Innovation improvements surrounding the design, maintenance, construction and operations of European offshore windfarms could cut associated energy costs by a third in the next 15 years, a new report from sustainable innovation engine KIC InnoEnergy has found.


In partnership with consultants BVG Associates, the Future renewable energy costs: offshore wind report assesses 52 wind technology innovations that could potentially reduce the overall levelised cost of energy (LCOE) of wind farms in the future.

According to the report, introducing larger turbines with optimised rotor blades would enhance aerodynamics and improve the LCOE by 18%. Eight other areas of innovation, covering manufacturing materials, workshop verification testing and blade control, could all be introduced to improve LCOE by 33% by 2030.

KIC InnoEnergy’s renewables technology officer Emilien Simonot said: “We know that there is a tremendous potential across the value chain for offshore wind innovations to reduce the cost of energy in the future.

“The findings of this report are extremely positive and we are looking forward to working with the offshore wind innovations of the future to drive them to commercial success and reduce the LCOE.”

According to the report, the most impactful innovation that could be implemented across European windfarms is increasing turbine capacity from 4MW to 10MW, saving significant construction, foundation and operational costs.
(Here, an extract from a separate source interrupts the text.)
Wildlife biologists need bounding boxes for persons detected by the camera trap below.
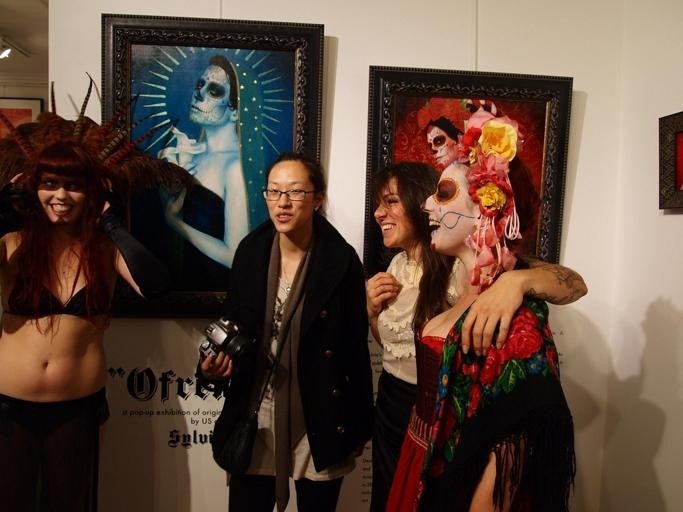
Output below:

In total, 52 innovations could be introduced to strengthen the sector.

Due to industry expectations, the anticipated impact of certain innovations has actually been moderated downwards, with the report noting that the availability of innovations, some of which weren’t listed, could shape LCOE’s and drive energy reductions further.

European Rush

The report arrives two days after new research anticipated more than 140GW of new wind power will be deployed in Europe by 2025. The research suggests that uncertainty surrounding policy is resulting in a “rush to market” for developers looking to commission new wind solutions.

A European Wind Energy Association report has also suggested that wind energy could be the largest power supply source in the EU by 2030, but only if governments reduce costs and drive ambition in the sector.

The UK Government is already looking to invest in wind farm innovation. With a £500m green innovation investment, the government is looking to implement floating offshore wind solutions – one of the innovations featured in the report.

Additionally, the Scottish Government is already considering other methods of lowering offshore wind costs by collaborating with nine of the largest European wind developers as part of the Carbon Trust’s Offshore Wind Accelerator (OWA) programme.